Jack Spicer Oval in Kandanga sprang into life on Saturday as thousands turned out to celebrate the Mary River Festival. Great weather meant that the anticipated crowds turned into reality as communities along the Mary celebrated, a couple of days in advance of the fifth anniversary of the federal government decision that quashed the ill-conceived Traveston Dam.

Festival Coordinator Joolie Gibbs said she was delighted with the turnout for this year’s festival.

“It’s a lot more than just the numbers of people who came along, “ she said.

“It’s the great spirit of celebration and community they brought with them. The Mary river festival has earned the reputation for its friendliness, great music and diverse artistic creativity and Saturday’s festival, and the feedback we’ve had from it, only continued and deepened that reputation.”

“This is a grassroots festival all run on the wonderful energy of volunteers with the much-appreciated support of sponsors. We wanted to celebrate a lot more than just the decision than canned the dam, we wanted to celebrate the diversity in our community, both human a and ecological.”

“Our music did this, with performers from as far afield as Kenya, Ireland and the USA but it’s the depth of this festival that always excites me. We have some great things for kids of all ages to get involved in and our enormously diverse information and community stalls.
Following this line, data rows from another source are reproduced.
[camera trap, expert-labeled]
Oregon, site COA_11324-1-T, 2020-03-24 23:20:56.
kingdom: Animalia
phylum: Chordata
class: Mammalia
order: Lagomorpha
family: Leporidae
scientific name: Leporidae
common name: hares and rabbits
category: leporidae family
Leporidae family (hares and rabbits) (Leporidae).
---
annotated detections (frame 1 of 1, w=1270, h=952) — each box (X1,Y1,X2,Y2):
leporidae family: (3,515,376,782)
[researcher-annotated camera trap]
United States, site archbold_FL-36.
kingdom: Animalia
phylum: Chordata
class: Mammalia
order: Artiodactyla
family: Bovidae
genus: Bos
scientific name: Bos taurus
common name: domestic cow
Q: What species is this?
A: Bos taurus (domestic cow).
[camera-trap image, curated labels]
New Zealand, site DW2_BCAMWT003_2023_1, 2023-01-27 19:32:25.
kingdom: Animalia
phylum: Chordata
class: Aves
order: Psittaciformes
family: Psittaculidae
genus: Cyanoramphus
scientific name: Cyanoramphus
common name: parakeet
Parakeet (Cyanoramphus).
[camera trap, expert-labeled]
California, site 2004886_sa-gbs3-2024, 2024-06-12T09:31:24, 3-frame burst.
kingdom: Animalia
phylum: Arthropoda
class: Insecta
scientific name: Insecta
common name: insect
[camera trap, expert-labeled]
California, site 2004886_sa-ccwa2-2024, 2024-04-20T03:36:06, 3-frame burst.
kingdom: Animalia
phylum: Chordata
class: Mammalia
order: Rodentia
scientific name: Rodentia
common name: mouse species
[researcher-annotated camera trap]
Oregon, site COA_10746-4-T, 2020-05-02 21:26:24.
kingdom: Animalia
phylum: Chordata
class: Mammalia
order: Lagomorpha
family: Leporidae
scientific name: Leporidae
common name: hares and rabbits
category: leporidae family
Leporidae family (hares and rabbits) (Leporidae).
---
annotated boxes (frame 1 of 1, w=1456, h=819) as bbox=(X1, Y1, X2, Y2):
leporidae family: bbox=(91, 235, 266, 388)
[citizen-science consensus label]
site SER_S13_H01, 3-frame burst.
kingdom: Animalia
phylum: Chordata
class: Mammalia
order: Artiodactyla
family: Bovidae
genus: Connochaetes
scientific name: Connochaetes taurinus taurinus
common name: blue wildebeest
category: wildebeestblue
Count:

Things like Geckoes Wildlife, the MRCCC’s waterbug discovery table and the speakers tent give us a much better idea about some of the creatures with whom we share this catchment.”

There was a lot of interest in Leah Barclay’s RiverListening project, as there was in the Fish Stocking Association’s live display which included the dreaded Tilapia which has recently been reported in the lower Mary.

When it comes to music, Joolie says that performers say the audiences at past festivals here are among the best.

“This year we had so many wanting to play that we ran to a second stage and it was wonderful to see that it worked so well.” she said

For USA-based band, Fish out of Water, the Mary River Festival was their first performance on their current Australian tour. but they certainly received a warm welcome.

“They were absolutely brilliant ‘”said one festival patron.

Sunshine Coast music icon Barry Charles and his band Deeper Beat were back by popular demand and delighted the audience in the just-on-dusk time slot before a mesmerizing lantern parade filled with turtles and frogs and cod and lungfish gave way to a laser lightshow took that delight even further.

Then it was Sydney-based Psycho Zydeco who showed what high-energy zydeco music was all about and very quickly had the crowd up and dancing.

And as the strains of Psycho Zydeco drifted off into the night, and some went on to listen to long-standing festival favorite The Floating Bridges in the Kandanga Hotel, festival MC Ian Mackay quoted Professor Tim Flannery’s comments on the Mary to highlight the reason that underscored the celebration.

Tim Flannery and John Doyle had visited the Mary as part of the “Two on the Great Divide” television series and had close encounters with both the unique Mary River, Turtle and the “living fossil” the Lungfish.

Of the Mary, Professor Flannery had said, “It’s not our biggest, it’s not our longest, but I reckon the Mary is one of the most important rivers in Australia.”

It seemed a more than fitting way to end the celebration.